New Parkinson’s research center launched at Yale School of Medicine
The Stephen and Denise Adams Center targets better diagnosis, customized therapies
The Yale School of Medicine has announced it will launch the Stephen and Denise Adams Center for Parkinson’s Disease Research, a new center dedicated to changing the way Parkinson’s disease is diagnosed and treated.
It will be led by Clemens Scherzer, MD, currently the director of the APDA Center for Advanced Parkinson Research and the Precision Neurology Program at Brigham and Women’s Hospital, part of Harvard Medical School in Massachusetts. Scherzer, who will start at Yale in 2024, will be the academic chief for the Division of Movement Disorders at the New Haven, Connecticut, university’s Department of Neurology.
“There is a deep bench at Yale centered on the cell biology of Parkinson’s and related pathways, so it’s the perfect time and the perfect place to transform health care for Parkinson’s disease,” Scherzer said in a university press release.
Parkinson’s treatments now are mainly designed to alleviate symptoms after disease onset and are not customized for individual patients. Scherzer hopes to change this and develop patient-tailored intervention strategies that are initiated early on, before major symptoms arise.

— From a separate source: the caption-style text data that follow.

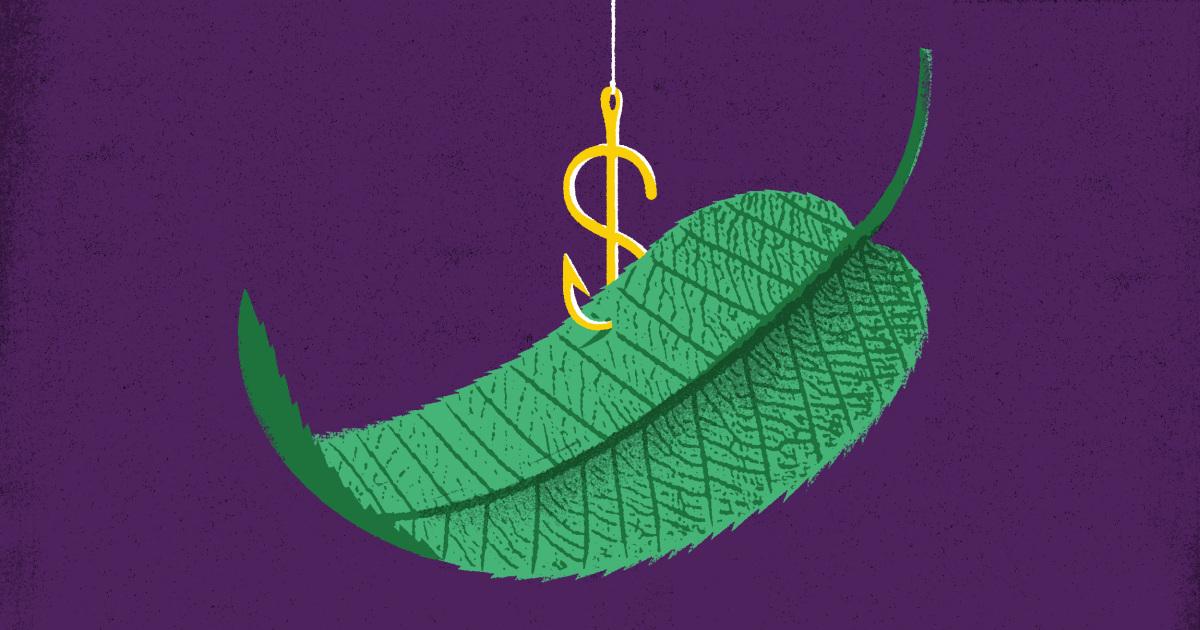 Hype, Hoffnung und Verheißung: Wie grüne Energie Betrug trick Investoren und scheffeln Geld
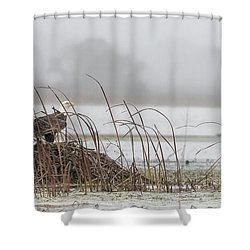 Eagle Hunts For Coots And Ducks Shower Curtain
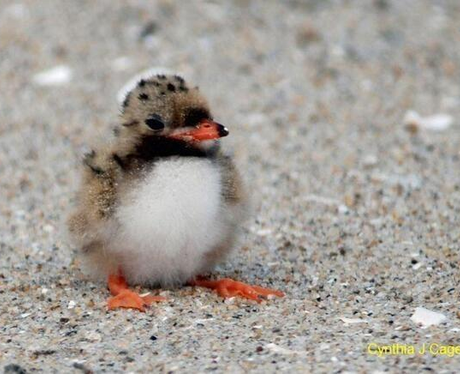 A baby puffin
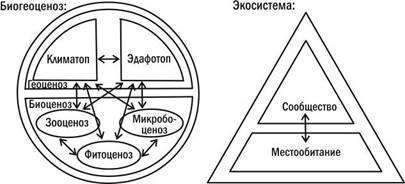 Схема на тему экосистема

“Instead of waiting for the disease to progress and cause debilitating symptoms, a major focus of the center will be to develop predictive analytics to use genetics and data to predict what the future holds for a specific patient and to identify therapeutic targets and drugs to intervene ahead of time to prevent debilitating complications from ever arising,” Scherzer said. “As we redefine neurology based on genetics, we can develop drugs that precisely target disease drivers shared by different brain diseases.”
New Parkinson’s research center will access biobanks worldwide
He plans to harness the potential of biobanks, in the U.S. and worldwide, containing samples from patients with Parkinson’s disease. Scherzer developed a biobank at Harvard with samples from 3,000 patients over the last 15 years. He plans to develop a similar repository at Yale. These repositories promise to help researchers investigate the genetic and non-genetic underlying mechanisms of the neurodegenerative disorder and find new treatments.
These discoveries may prove insightful for other related diseases that often share genetic mechanisms, such as Alzheimer’s disease, Lewy body dementia (LBD), and other forms of dementia.
“Dr. Scherzer has been an international leader in understanding the genetic factors and transcriptional programs associated with Parkinson’s disease and in developing precision-medicine approaches to predict response,” said Nancy J. Brown, MD, of the Jean and David W. Wallace Dean of Yale School of Medicine. “I am grateful to the search committee and very much looking forward to witnessing Dr. Scherzer’s impact here.”
The center was established by the philanthropic support of Stephen Adams and his wife Denise, the benefactors of the new Neurosciences Center on Yale New Haven Hospital’s Saint Raphael Campus.